Il ruolo delle polinie

Finora si riteneva che i venti occidentali fossero alla base del fenomeno, ma i nuovi modelli hanno puntato il dito altrove. I venti da Nord influenzano le cosiddette polinie, tratti di mare privi di ghiaccio che funzionano come valvole di sfogo del calore.
Quando i venti settentrionali le chiudono, il calore resta intrappolato in mare e aumenta la temperatura dell’acqua, accelerando lo scioglimento delle piattaforme di ghiaccio sotto la superficie.
Kyle Armour, dell’Università del Wisconsin, spiega: «La riduzione delle polinie limita la dispersione del calore, così l’oceano resta più caldo e la fusione dei ghiacci accelera».
Un effetto a catena
Il problema non si ferma qui. Lo scioglimento del ghiaccio riversa acqua dolce nell’oceano, alterando la salinità e attirando altra acqua calda. Si genera così un circolo vizioso che amplifica il problema e può modificare la circolazione oceanica globale.

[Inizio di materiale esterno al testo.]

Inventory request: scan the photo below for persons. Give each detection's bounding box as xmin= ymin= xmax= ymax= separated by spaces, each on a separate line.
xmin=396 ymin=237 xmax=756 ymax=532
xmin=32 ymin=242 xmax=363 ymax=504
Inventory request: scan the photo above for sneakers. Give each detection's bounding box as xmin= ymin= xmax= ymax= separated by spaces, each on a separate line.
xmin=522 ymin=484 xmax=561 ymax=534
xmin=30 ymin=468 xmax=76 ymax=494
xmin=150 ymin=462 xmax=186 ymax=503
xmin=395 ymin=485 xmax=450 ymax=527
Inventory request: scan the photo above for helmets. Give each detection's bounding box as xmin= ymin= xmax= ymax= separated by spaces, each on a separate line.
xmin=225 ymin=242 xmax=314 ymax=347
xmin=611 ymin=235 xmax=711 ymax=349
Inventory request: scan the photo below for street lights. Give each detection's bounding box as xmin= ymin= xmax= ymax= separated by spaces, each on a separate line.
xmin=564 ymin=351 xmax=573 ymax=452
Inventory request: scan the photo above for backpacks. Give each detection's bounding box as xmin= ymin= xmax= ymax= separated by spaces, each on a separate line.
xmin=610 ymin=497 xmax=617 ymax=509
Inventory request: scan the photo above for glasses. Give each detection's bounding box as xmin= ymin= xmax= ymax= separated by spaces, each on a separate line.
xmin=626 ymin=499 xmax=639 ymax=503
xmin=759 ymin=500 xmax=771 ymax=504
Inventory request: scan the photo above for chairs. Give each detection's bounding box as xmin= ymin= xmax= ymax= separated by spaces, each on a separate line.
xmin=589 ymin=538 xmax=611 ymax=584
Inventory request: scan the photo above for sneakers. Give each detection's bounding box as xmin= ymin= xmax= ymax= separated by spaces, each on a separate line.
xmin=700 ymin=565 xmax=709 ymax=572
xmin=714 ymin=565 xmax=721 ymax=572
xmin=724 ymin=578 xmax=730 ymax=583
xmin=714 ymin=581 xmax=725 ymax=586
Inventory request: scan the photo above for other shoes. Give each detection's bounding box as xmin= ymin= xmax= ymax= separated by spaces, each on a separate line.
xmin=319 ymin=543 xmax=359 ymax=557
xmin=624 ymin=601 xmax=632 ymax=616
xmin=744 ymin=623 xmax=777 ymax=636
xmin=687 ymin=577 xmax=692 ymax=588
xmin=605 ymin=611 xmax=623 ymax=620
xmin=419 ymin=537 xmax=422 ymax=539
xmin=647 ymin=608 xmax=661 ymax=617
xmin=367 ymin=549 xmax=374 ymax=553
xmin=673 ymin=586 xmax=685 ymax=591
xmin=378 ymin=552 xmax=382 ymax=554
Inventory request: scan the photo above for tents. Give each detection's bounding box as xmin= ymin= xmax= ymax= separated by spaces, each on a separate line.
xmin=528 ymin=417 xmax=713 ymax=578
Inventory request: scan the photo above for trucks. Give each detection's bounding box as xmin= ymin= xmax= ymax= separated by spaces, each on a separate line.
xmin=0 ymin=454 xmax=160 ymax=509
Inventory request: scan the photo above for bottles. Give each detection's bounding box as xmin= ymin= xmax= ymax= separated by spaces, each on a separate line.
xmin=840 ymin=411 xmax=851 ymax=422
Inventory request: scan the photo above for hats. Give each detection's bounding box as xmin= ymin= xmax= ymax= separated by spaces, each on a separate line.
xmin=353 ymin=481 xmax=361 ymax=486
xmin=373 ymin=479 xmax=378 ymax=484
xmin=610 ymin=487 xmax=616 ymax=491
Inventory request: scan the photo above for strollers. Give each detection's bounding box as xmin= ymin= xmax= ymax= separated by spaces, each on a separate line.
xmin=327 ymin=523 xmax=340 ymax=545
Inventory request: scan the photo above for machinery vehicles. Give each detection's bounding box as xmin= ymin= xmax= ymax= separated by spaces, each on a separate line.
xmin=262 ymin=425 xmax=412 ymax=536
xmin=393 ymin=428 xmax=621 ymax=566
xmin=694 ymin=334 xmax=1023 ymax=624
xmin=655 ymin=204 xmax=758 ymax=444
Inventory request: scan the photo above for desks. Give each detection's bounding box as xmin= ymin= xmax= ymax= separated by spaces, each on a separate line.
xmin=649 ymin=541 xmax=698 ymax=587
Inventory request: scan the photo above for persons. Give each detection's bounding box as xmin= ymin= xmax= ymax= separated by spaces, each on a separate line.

Perché questa scoperta è cruciale

Capire che i venti del Nord sono i veri protagonisti della fusione in Antartide occidentale significa rivedere le proiezioni sul futuro dei ghiacci e dell’innalzamento dei mari. Le piattaforme di ghiaccio che si sgretolano non solo fanno perdere “puntelli” naturali che rallentano il flusso dei ghiacciai verso il mare, ma possono anche accelerare l’aumento del livello oceanico a livello planetario.
Il nuovo studio rappresenta quindi un tassello fondamentale per i modelli climatici futuri e l’analisi delle dinamiche che minacciano la stabilità della calotta antartica.